• [What is needed]
Copy every one of the records below word for word.

* START Raw data *

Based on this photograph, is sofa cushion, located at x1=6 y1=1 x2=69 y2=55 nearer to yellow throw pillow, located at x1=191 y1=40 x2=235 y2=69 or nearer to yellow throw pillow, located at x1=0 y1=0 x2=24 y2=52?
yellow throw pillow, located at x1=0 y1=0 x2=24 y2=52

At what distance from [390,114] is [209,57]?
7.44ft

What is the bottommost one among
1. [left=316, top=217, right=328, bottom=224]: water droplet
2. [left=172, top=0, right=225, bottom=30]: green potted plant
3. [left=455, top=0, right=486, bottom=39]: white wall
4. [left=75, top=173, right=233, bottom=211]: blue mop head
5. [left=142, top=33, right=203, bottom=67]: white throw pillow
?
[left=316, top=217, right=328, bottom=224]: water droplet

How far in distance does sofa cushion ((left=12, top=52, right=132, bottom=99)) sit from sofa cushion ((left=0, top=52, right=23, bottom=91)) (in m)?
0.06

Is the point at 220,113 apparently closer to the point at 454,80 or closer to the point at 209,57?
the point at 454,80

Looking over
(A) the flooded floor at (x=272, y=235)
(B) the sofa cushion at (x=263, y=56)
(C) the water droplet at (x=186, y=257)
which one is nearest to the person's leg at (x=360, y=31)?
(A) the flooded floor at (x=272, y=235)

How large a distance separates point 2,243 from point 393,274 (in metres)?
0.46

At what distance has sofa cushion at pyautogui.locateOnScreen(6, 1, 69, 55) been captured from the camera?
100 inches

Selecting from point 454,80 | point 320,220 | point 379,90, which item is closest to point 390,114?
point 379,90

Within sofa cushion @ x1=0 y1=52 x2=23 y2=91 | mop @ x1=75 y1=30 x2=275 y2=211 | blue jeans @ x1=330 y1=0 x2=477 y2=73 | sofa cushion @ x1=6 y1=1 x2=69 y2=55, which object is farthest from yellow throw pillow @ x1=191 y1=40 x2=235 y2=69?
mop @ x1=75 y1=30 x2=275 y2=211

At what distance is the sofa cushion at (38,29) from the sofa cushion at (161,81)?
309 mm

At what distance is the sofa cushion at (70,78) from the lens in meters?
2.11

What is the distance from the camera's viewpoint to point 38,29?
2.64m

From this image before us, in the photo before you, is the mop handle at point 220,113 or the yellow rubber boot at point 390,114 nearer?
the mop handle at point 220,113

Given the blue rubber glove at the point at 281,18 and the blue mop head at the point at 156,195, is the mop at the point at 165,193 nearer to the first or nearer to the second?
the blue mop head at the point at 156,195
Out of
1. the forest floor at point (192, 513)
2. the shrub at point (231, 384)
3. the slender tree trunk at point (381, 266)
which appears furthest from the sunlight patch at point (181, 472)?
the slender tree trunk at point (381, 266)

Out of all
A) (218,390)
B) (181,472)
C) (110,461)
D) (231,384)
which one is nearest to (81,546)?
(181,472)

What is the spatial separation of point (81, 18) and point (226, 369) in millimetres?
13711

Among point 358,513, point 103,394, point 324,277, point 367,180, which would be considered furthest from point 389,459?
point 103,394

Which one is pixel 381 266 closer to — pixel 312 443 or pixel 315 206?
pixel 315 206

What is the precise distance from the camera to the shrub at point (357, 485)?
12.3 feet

* END Raw data *

• [Exercise response]
Based on this photograph, is sofa cushion, located at x1=6 y1=1 x2=69 y2=55 nearer to yellow throw pillow, located at x1=191 y1=40 x2=235 y2=69 or nearer to yellow throw pillow, located at x1=0 y1=0 x2=24 y2=52?
yellow throw pillow, located at x1=0 y1=0 x2=24 y2=52

At what distance from [390,114] is [209,57]?
7.44ft

What is the bottommost one among
1. [left=316, top=217, right=328, bottom=224]: water droplet
2. [left=172, top=0, right=225, bottom=30]: green potted plant
3. [left=455, top=0, right=486, bottom=39]: white wall
4. [left=75, top=173, right=233, bottom=211]: blue mop head
5. [left=142, top=33, right=203, bottom=67]: white throw pillow
?
[left=316, top=217, right=328, bottom=224]: water droplet

How far in distance does sofa cushion ((left=12, top=52, right=132, bottom=99)) sit from sofa cushion ((left=0, top=52, right=23, bottom=91)) (in m)?
0.06

Is the point at 220,113 apparently closer to the point at 454,80 or closer to the point at 209,57?
the point at 454,80

Looking over
(A) the flooded floor at (x=272, y=235)
(B) the sofa cushion at (x=263, y=56)
(C) the water droplet at (x=186, y=257)
which one is nearest to the person's leg at (x=360, y=31)?
(A) the flooded floor at (x=272, y=235)

How large a distance separates point 2,243 from point 393,274 (in metres)?
0.46

At what distance has sofa cushion at pyautogui.locateOnScreen(6, 1, 69, 55) been captured from the camera?
100 inches

Selecting from point 454,80 | point 320,220 | point 379,90, which item is closest to point 390,114?
point 379,90

Within sofa cushion @ x1=0 y1=52 x2=23 y2=91 | mop @ x1=75 y1=30 x2=275 y2=211 | blue jeans @ x1=330 y1=0 x2=477 y2=73 | sofa cushion @ x1=6 y1=1 x2=69 y2=55, which object is farthest from yellow throw pillow @ x1=191 y1=40 x2=235 y2=69?
mop @ x1=75 y1=30 x2=275 y2=211

At what distance is the sofa cushion at (38,29) from the sofa cushion at (161,81)?
309 mm

At what distance is the sofa cushion at (70,78) from the lens in meters?
2.11

What is the distance from the camera's viewpoint to point 38,29?
2.64m

From this image before us, in the photo before you, is the mop handle at point 220,113 or the yellow rubber boot at point 390,114 nearer?
the mop handle at point 220,113

Given the blue rubber glove at the point at 281,18 and the blue mop head at the point at 156,195, is the mop at the point at 165,193 nearer to the first or nearer to the second?
the blue mop head at the point at 156,195
Out of
1. the forest floor at point (192, 513)
2. the shrub at point (231, 384)
3. the slender tree trunk at point (381, 266)
which appears furthest from the sunlight patch at point (181, 472)?
the slender tree trunk at point (381, 266)

Out of all
A) (218,390)
B) (181,472)
C) (110,461)
D) (231,384)
which one is nearest to (81,546)?
(181,472)

What is the spatial separation of point (81, 18) and point (226, 369) in millimetres?
13711

Among point 358,513, point 103,394, point 324,277, point 367,180, which would be considered furthest from point 389,459?
point 103,394

Which one is pixel 381 266 closer to — pixel 312 443 or pixel 315 206?
pixel 315 206

What is the precise distance from the camera to the shrub at point (357, 485)?
12.3 feet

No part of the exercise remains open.